Statue of Ramanuja in Hyderabad, India

The Statue of Equality is a statue of the 11th-century Indian philosopher Ramanuja, located on the premises of the Chinna Jeeyar Trust at Muchintal, Ranga Reddy district in the outskirts of Hyderabad. It is the second tallest sitting statue in the world. The project of building the statue was conceptualised by the trust to commemorate the 1,000th birth anniversary of Ramanuja. Costing an estimated ₹1000 crore, the project was paid for through monetary donations by devotees in a major part.

==Design and construction==

=== Design ===
In 2014, ascetic Chinna Jeeyar came up with the idea to commemorate the 1000th anniversary of Ramanuja's teachings by building a statue. Later DNV Prasad Sthapathi appointed as Chief Architect for the project and completed all initial drawings under the Chinna Jeeyer Guidance. The ground floor will be 6,000 square metres and will depict Ramanuja's life and philosophy. The temple, meant for daily worship, will be located on the 27,870 square metre second floor. The 1,365 square metre third floor will include a Vedic digital library and research centre. An Omnimax theatre in the shape of a planetarium featuring life stories of Ramanuja was planned. 14 models were designed according to Agama Shashtra and Shilpa Shastras. 3 models were shortlisted, and improvements were made using 3D scanning technology.

It was named 'Statue of Equality' by the trust.

=== Funding ===
The statue was built at an estimated cost of ₹1000 crore, which is majorly collected from donations by the devotees.

=== Construction ===
The foundation stone for the statue was laid by Chinna Jeeyar. The statue was expected to be ready by November 2017 and later revised by February 2019. Aerosun Corporation, a Nanjing-based company in China, was contracted in August 2015 for the construction of the statue. The final design model was 3D scanned and sent to Aerosun Corporation to be built. 700 tonnes of panchaloha, a five-metal alloy of gold, silver, copper, brass and zinc was used to build the statue. It was built in China and later shipped in 1600 individual pieces to India via Chennai Port in 54 shipments. Around 60 Chinese specialists including workers, engineers and welders assembled the segments on site. The assembly progressed during 2017 and 2018 and took 15 months to complete and was assembled on site in Muchintal, Hyderabad. Aerosun Corporation provided a guarantee of 20 years for the golden hue of the statue.

→ TASK REQUIREMENTS:
[a] According to the Statue of Equality article, which company was contracted to build the statue, and where is it based?
[b] Write the next part of the Statue of Equality article, picking up after its last sentence.

→ INFORMATION SUPPLIED:
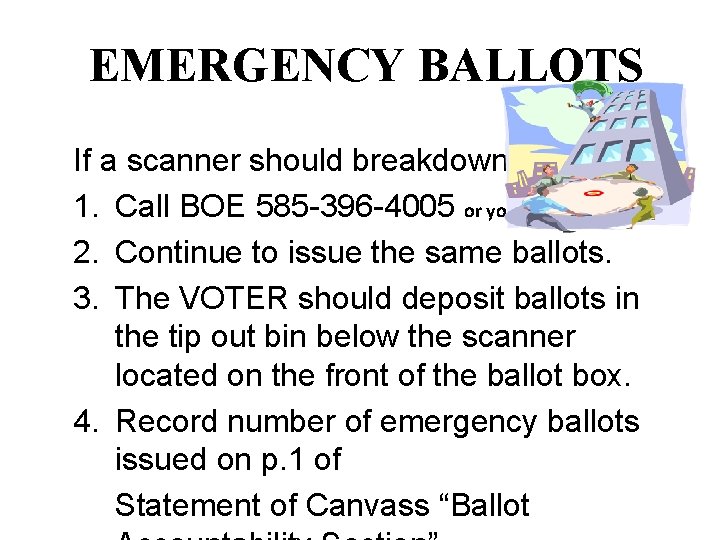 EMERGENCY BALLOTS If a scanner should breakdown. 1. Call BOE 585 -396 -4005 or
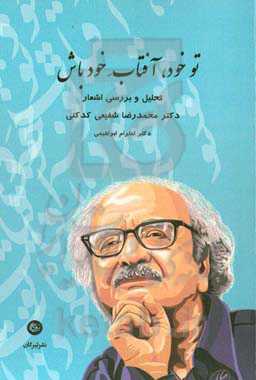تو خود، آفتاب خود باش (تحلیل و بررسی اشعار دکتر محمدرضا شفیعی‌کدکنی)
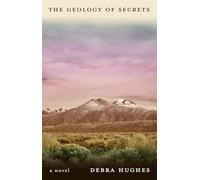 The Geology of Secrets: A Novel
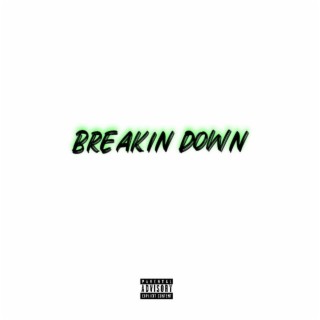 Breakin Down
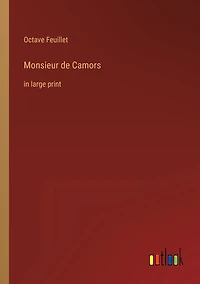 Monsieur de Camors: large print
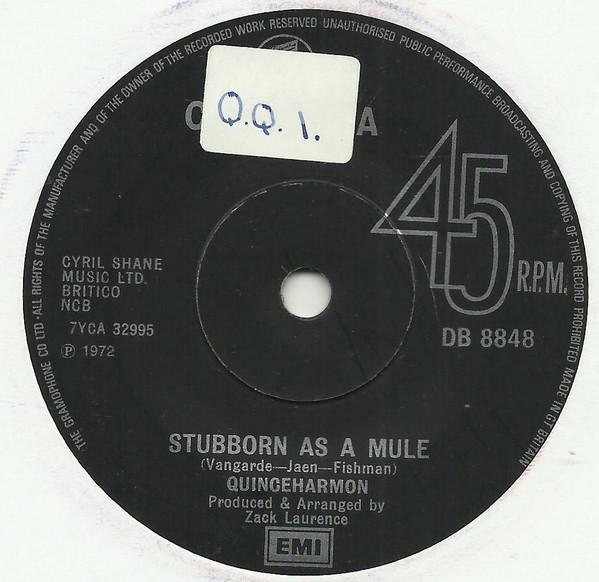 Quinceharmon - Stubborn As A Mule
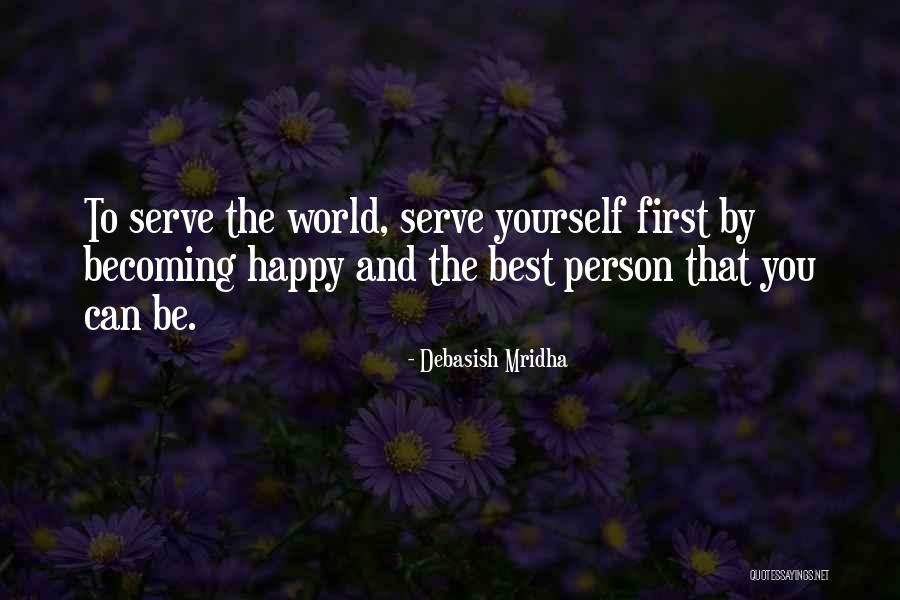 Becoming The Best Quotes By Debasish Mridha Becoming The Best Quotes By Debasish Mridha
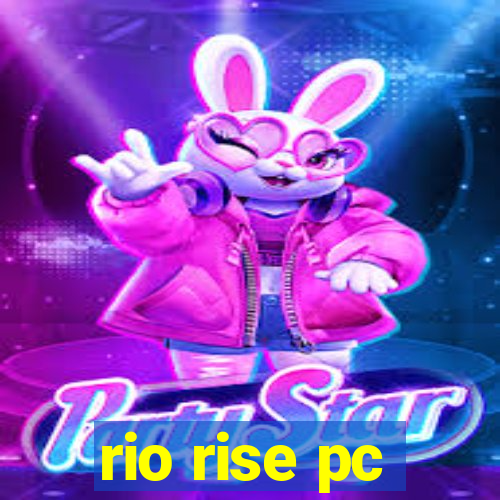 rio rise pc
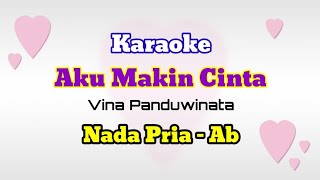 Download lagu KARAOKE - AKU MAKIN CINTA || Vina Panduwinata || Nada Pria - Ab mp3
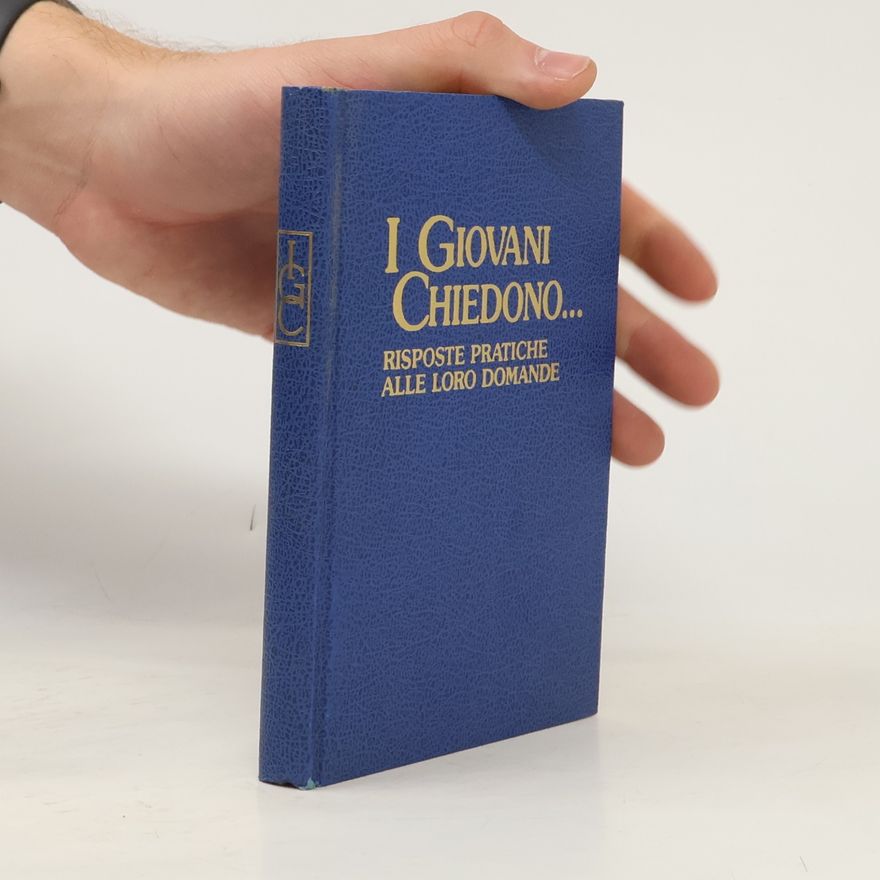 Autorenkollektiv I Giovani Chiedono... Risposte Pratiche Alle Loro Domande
...
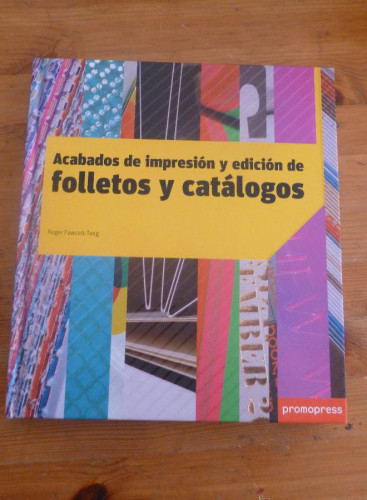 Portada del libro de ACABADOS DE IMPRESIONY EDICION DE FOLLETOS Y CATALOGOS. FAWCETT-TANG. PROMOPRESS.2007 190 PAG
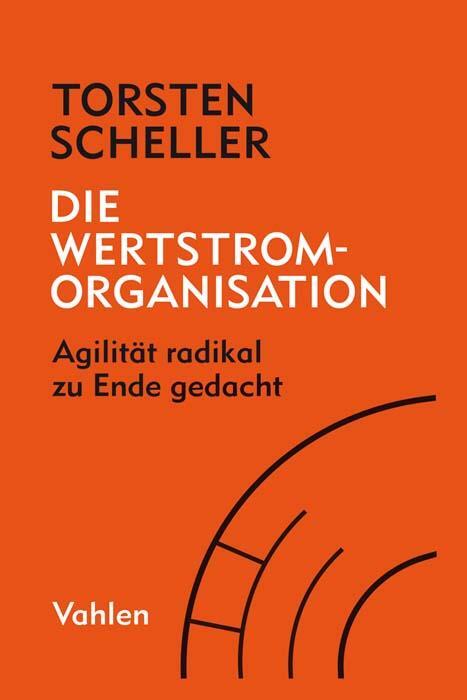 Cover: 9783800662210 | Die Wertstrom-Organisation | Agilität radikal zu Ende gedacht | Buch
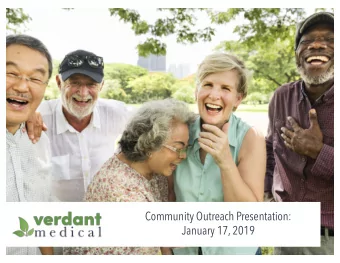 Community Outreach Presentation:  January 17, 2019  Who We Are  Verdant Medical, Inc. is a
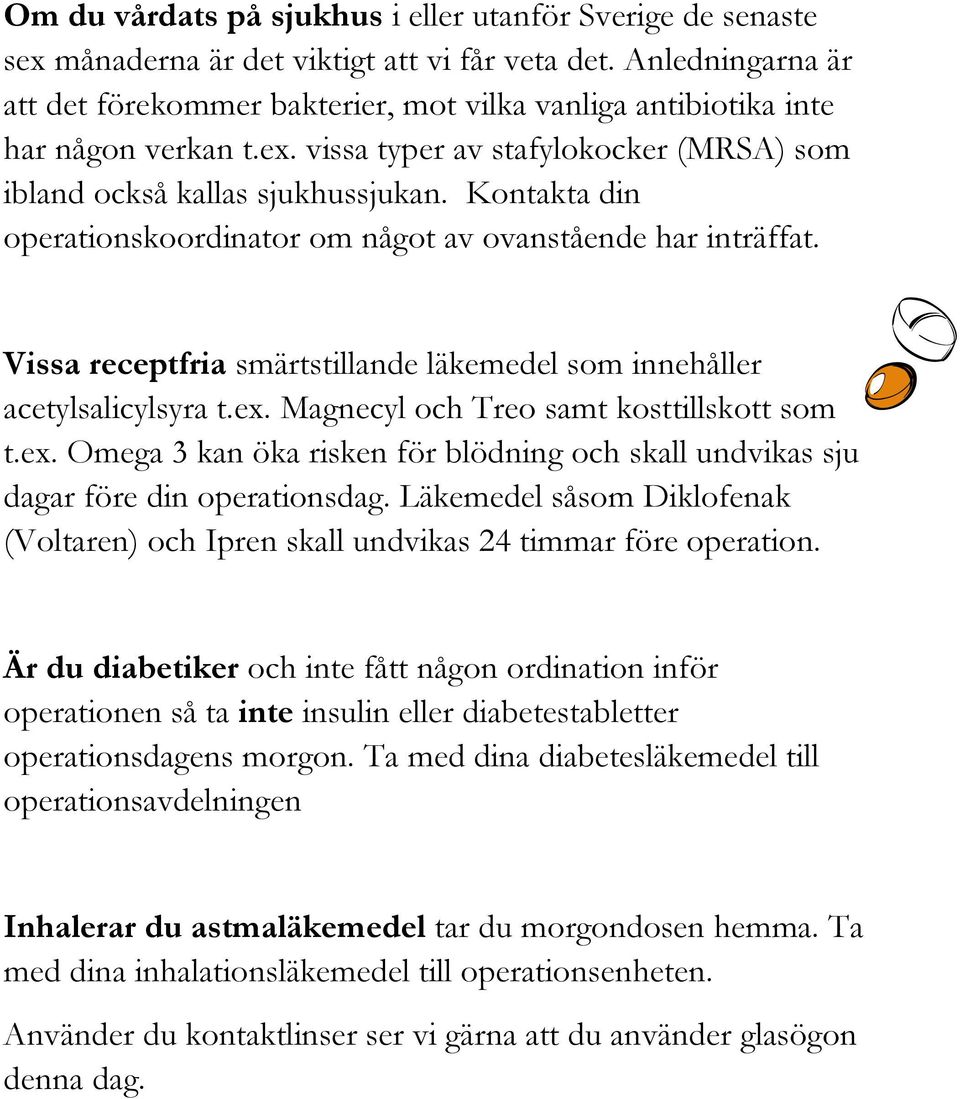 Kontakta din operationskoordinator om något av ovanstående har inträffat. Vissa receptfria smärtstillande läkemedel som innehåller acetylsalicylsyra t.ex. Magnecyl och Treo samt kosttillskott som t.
* * *
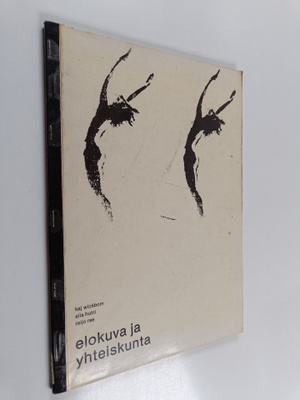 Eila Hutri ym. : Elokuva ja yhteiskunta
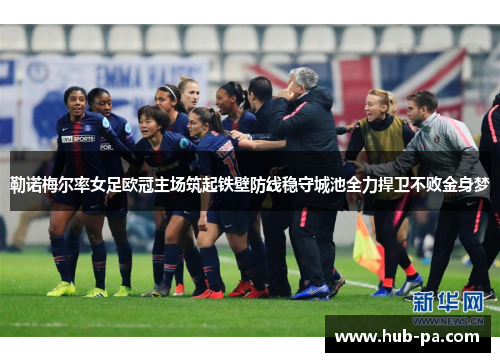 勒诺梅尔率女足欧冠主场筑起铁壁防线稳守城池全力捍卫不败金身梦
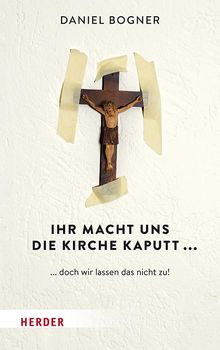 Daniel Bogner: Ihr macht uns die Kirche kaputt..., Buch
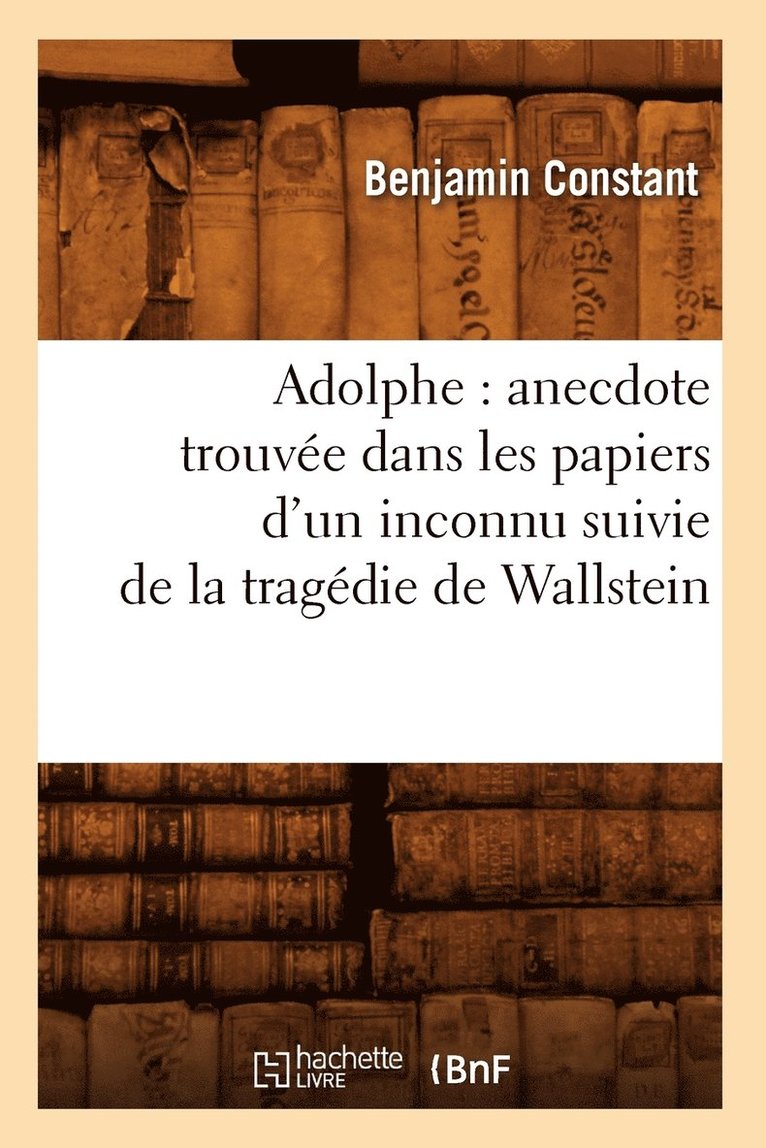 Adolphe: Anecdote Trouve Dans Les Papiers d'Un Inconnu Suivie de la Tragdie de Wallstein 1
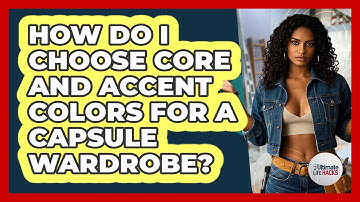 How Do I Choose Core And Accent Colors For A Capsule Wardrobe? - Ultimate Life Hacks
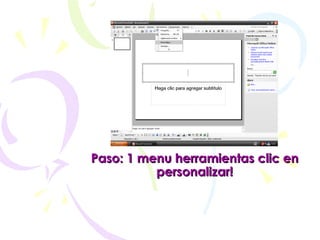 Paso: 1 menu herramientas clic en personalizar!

→ ANSWER SET:
[a] Aerosun Corporation, based in Nanjing, China.

[b]
The base building under the statue named Bhadravedi is 54 ft tall and three-stories high. Atop the building lies a lotus of 27 ft in diameter, and is carried by 36 elephants, over which the statue sits. The diameter of the lotus represents 24 tattvas, as well as soul, god and the guru. The statue has a concrete core which is surrounded by a panchaloha sheet with a thickness varying between 10 mm and 20 mm. The base building has a meditation hall where a 54 in statue of Ramunuja made of 120 kg of gold, representing the years he lived, is installed. 108 divyadesams (model temples), built in stone, surround the statue.

The statue was inaugurated by Indian Prime Minister Narendra Modi on 5 February 2022. The smaller golden statue inside the base building was inaugurated by President Ram Nath Kovind on 13 February 2022.

== Features ==
The Statue of Equality is the second tallest sitting statue in the world. The base building hosts a vedic digital library, research centre, ancient Indian texts, theatre and a gallery. Ramanuja's works are presented in the gallery.